Pass `Accept` header in `contrib.utils.download`

GraemeWatt commented 3 years ago

I'm copying a comment here that I made in the HEPData Zulip chat on 16th October 2020.

Regarding the issue (HEPData/hepdata#162) to mint DOIs for all local resource files attached to a submission, if we do eventually get around to addressing it, we would probably redirect the DOI to a landing page for the resource file, rather than to the resource file itself (e.g. the pyhf tarball). This would follow the DataCite Best Practices for DOI Landing Pages, e.g. "DOIs should resolve to a landing page, not directly to the content", which I'm currently breaking for the two manually minted DOIs. In the issue (HEPdata/hepdata#162) I mentioned the possibility of using DataCite Content Negotiation to redirect to the resource file itself, but the linked page now says "Custom content types are no longer supported since January 1st, 2020". I thought maybe content negotiation could be used to return the .tar.gz file directly, but the intended purpose is to retrieve DOI metadata in different formats, not to provide the content itself. In anticipation of possible future changes, I'd recommend that you use the URL directly rather than the DOI in pyhf download scripts and documentation (e.g. revert #1109).

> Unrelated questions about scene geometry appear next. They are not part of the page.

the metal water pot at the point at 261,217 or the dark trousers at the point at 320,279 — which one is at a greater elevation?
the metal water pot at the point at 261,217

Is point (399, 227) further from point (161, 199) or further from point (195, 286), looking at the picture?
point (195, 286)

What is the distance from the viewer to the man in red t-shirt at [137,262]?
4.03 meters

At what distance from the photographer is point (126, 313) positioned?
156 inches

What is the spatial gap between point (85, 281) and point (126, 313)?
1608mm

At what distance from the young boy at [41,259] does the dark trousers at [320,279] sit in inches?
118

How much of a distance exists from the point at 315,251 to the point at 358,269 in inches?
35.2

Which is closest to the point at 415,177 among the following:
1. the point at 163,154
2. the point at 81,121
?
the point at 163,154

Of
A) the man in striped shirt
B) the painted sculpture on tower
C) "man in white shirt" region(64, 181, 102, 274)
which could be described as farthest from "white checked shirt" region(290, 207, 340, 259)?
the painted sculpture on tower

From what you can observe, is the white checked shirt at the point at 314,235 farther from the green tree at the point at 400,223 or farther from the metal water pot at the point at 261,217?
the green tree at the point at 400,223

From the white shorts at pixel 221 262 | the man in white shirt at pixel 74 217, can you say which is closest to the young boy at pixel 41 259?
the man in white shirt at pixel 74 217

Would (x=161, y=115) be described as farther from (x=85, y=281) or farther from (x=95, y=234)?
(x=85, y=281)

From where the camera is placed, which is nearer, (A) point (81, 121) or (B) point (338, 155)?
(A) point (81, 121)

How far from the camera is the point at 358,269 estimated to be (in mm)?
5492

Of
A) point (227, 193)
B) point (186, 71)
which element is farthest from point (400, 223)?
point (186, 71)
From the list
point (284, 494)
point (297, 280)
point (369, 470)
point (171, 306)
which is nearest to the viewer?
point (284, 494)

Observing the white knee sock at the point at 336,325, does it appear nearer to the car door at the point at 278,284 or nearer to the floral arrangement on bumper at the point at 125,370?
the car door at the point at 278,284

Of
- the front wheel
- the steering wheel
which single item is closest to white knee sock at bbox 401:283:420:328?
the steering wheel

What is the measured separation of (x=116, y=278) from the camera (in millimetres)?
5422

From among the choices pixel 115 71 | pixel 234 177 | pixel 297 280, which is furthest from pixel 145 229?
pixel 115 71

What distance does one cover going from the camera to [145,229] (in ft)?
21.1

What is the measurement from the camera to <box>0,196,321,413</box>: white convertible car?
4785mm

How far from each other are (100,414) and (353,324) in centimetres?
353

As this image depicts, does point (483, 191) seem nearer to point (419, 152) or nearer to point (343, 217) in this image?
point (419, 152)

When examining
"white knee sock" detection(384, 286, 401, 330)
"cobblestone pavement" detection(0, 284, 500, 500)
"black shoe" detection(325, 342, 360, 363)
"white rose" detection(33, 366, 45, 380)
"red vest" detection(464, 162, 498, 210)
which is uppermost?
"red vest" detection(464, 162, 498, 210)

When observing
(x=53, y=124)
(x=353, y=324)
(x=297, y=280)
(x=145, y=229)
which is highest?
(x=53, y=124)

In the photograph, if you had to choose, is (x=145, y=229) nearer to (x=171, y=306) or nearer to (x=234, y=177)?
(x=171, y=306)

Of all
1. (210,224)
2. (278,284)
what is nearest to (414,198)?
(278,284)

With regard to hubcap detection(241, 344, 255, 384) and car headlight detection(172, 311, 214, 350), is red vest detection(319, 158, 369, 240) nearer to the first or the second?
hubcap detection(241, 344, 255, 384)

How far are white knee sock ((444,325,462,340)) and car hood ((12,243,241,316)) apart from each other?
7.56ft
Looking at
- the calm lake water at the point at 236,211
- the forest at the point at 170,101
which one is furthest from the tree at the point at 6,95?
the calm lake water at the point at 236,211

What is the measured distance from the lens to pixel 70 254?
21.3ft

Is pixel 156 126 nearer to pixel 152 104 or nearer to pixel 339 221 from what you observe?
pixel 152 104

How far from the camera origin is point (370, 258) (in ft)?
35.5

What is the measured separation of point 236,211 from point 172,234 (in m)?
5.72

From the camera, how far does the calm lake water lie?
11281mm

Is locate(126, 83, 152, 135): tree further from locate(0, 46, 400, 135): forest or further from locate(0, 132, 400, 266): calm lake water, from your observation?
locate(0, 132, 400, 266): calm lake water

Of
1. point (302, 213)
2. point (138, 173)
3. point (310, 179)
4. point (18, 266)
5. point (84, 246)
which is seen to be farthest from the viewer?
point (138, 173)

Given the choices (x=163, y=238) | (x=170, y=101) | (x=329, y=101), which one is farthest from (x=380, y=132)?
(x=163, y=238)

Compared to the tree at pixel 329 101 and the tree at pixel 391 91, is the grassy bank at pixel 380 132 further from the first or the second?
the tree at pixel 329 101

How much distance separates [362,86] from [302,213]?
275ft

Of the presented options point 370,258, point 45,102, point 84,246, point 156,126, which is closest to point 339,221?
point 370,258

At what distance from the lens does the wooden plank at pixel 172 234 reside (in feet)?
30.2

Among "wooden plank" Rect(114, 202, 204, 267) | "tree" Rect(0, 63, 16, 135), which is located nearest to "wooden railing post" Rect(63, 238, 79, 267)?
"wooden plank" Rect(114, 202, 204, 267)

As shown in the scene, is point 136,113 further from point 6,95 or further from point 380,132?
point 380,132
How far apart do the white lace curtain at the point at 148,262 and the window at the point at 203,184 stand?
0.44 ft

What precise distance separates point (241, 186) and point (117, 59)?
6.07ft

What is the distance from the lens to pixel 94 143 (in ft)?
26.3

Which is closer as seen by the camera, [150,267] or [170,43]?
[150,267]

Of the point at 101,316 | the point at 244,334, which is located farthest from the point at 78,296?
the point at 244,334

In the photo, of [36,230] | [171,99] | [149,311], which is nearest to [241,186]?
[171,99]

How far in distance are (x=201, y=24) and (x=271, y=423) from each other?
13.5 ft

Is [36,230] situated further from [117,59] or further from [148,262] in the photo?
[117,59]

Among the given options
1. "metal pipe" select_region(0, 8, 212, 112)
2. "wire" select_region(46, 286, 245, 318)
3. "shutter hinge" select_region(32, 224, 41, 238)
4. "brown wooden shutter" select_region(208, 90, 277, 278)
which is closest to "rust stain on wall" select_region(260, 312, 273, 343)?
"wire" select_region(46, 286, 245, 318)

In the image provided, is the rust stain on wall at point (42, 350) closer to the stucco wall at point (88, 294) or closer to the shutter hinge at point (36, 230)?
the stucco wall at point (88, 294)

matthewfeickert commented 3 years ago

Thanks @GraemeWatt. This is important, so we're quite happy you're bringing this (back) to our attention.

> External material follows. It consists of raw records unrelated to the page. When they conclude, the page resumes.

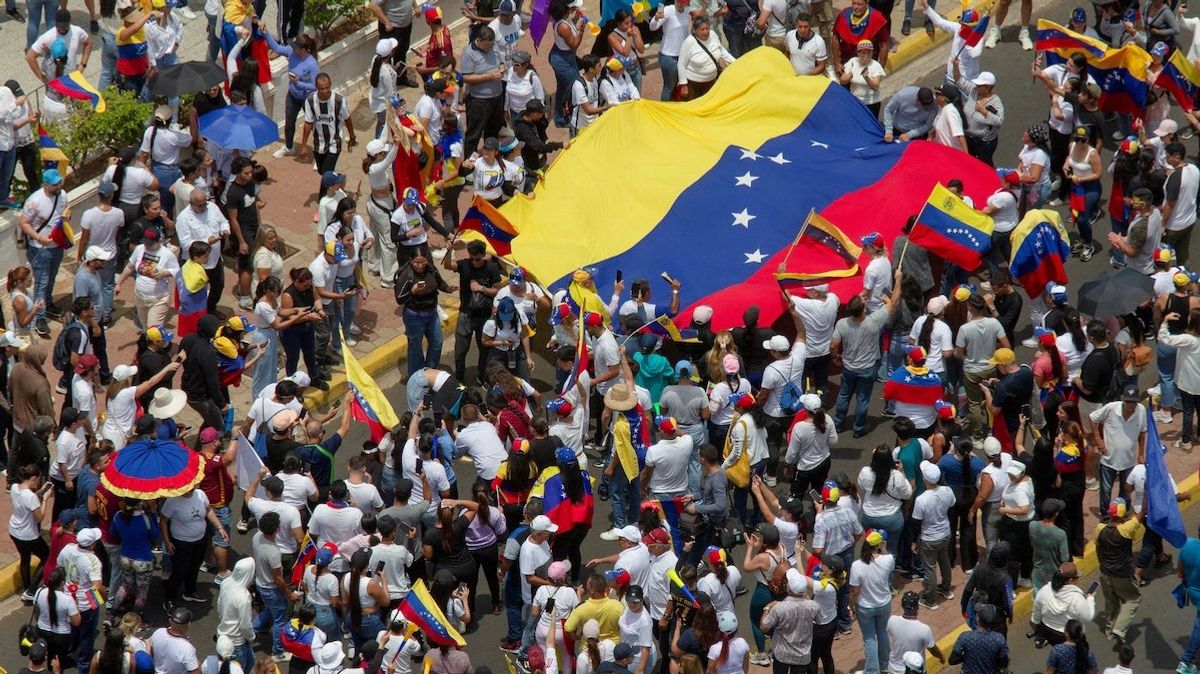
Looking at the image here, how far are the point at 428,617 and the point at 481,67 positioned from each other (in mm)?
9512

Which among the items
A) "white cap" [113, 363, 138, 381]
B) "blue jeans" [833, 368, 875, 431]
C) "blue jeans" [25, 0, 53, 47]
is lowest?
"blue jeans" [833, 368, 875, 431]

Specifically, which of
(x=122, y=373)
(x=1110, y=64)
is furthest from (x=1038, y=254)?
(x=122, y=373)

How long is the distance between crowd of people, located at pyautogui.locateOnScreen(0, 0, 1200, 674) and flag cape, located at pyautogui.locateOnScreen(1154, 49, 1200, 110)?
13 cm

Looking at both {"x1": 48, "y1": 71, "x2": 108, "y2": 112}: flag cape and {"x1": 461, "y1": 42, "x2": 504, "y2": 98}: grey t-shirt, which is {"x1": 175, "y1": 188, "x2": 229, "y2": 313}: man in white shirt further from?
{"x1": 461, "y1": 42, "x2": 504, "y2": 98}: grey t-shirt

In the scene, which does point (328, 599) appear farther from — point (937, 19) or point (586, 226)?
point (937, 19)

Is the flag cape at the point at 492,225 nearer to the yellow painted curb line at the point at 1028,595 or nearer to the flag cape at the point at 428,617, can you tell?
the flag cape at the point at 428,617

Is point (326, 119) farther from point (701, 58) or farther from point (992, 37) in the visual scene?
point (992, 37)

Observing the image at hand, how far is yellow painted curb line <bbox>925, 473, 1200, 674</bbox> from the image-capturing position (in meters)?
21.1

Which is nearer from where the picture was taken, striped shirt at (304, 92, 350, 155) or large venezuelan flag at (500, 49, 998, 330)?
large venezuelan flag at (500, 49, 998, 330)

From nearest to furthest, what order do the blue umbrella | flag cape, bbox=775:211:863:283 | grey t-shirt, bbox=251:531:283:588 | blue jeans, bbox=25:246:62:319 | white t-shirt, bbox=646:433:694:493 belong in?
grey t-shirt, bbox=251:531:283:588 < white t-shirt, bbox=646:433:694:493 < flag cape, bbox=775:211:863:283 < blue jeans, bbox=25:246:62:319 < the blue umbrella

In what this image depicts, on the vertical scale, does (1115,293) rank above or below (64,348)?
below

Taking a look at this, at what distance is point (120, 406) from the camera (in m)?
22.5

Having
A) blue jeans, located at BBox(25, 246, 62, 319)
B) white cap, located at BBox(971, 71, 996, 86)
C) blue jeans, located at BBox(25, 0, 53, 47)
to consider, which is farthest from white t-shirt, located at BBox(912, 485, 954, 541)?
blue jeans, located at BBox(25, 0, 53, 47)

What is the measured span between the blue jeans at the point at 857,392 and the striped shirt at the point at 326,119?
673cm
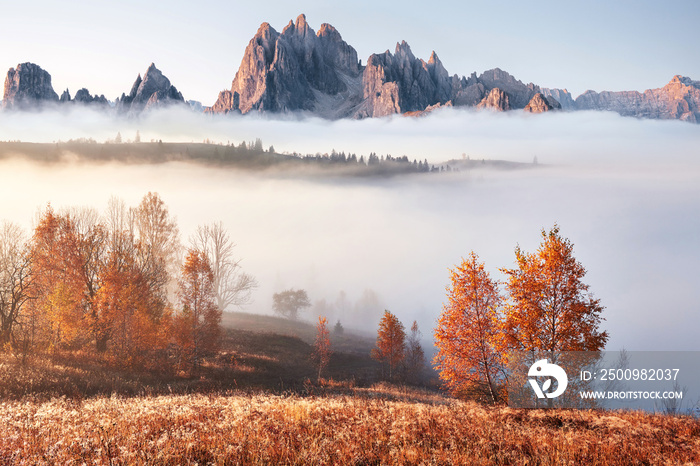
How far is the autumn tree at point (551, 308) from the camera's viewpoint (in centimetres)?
2652

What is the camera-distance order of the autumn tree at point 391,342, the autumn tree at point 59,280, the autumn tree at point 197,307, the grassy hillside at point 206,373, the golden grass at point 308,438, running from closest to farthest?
the golden grass at point 308,438, the grassy hillside at point 206,373, the autumn tree at point 59,280, the autumn tree at point 197,307, the autumn tree at point 391,342

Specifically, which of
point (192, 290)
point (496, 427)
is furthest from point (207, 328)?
point (496, 427)

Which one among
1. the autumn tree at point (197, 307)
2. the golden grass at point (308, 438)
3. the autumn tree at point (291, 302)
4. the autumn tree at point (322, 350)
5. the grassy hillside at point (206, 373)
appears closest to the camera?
the golden grass at point (308, 438)

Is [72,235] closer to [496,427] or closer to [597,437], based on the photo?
[496,427]

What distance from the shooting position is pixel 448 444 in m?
9.49

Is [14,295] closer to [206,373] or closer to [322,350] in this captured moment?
[206,373]

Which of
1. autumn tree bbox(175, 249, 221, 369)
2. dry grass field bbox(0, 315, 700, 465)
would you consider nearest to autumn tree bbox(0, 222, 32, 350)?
autumn tree bbox(175, 249, 221, 369)

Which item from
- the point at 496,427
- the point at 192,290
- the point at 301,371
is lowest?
the point at 301,371

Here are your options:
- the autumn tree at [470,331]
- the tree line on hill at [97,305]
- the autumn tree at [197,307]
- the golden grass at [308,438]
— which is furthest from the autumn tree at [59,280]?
the autumn tree at [470,331]

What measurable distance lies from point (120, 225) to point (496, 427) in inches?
2188

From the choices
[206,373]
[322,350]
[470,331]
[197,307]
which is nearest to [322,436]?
[470,331]

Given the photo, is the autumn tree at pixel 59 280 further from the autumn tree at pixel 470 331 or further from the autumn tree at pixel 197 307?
the autumn tree at pixel 470 331

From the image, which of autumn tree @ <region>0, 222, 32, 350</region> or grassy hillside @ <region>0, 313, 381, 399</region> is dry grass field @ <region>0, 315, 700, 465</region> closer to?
grassy hillside @ <region>0, 313, 381, 399</region>

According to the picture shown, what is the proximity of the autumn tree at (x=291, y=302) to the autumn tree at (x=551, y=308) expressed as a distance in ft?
344
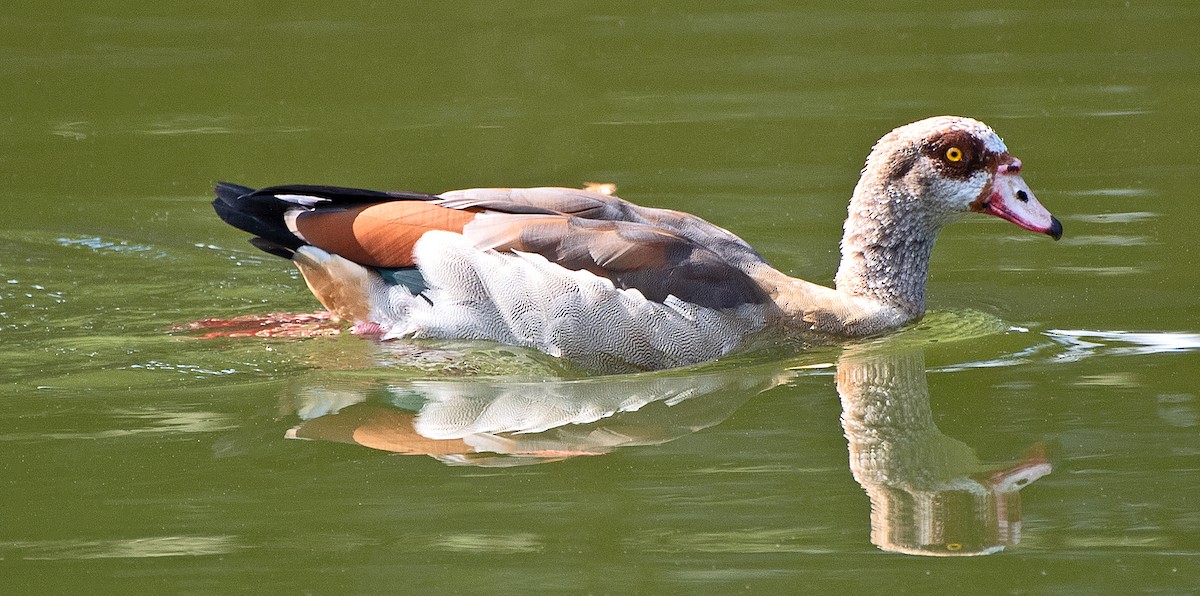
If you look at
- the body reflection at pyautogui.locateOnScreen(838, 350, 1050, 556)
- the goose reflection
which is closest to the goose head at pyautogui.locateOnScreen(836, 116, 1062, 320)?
the goose reflection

So, from my understanding of what you've shown here, as the recommendation from DataCite is that "DOIs should resolve to a landing page, not directly to the content" and that "The DOI should be appropriately tagged (so that machines can read it)" and "can retrieve additional information about the item that might not be easily retrievable from the item itself." But as you've said that there's no way to get access to the actual data products associated with that particular then I guess I'm not clear on what purpose the DOI has if it just is the metadata.

In the section The landing page should provide a way to access the item

Humans should be able to reach the item being described from the landing page. If the item has been removed, retracted, or otherwise made unavailable to the public on purpose, the landing page should serve as a "tombstone page", providing enough information that the item can be identified and confirmed to have existed at one time.

only makes explicit mention of humans as opposed to humans and machines. So does this mean that DOIs are becoming human use only and that accessing a data product associated with a DOI is necessarily a two step process (get the DOI and then from the DOI landing page the the data product download URL)?

I am perhaps missing something obvious about all of this. If so, if you have an explicit example that would be great to see.

danielskatz commented 3 years ago

Hey @mfenner - can you help here?

I think it should be possible to programatically query the DOI and get the location of the underlying object, then fetch it.

Is this correct? Is there any code available that demonstrates this?

matthewfeickert commented 3 years ago

Just wanted to follow up on this if @mfenner has time for input. Any thoughts here are appreciated!

mfenner commented 3 years ago

Unfortunately DOIs routinely point to landing pages and not the content, as mentioned in the comments above. There are a number of reasons why this makes sense, e.g. access restrictions and different file formats, but that makes automated machine access very hard. A new DOI metadata field contentURL is therefore on the list of improvements planned for the next DataCite metadata schema, planned to be released in 12-18 months.

Metadata are specific to each DOI registration agency, so these things might work slightly differently for Crossref or any of the other DOI registration agencies.

If schema.org metadata are available (via the landing page), one can use the contentURL property of schema.org.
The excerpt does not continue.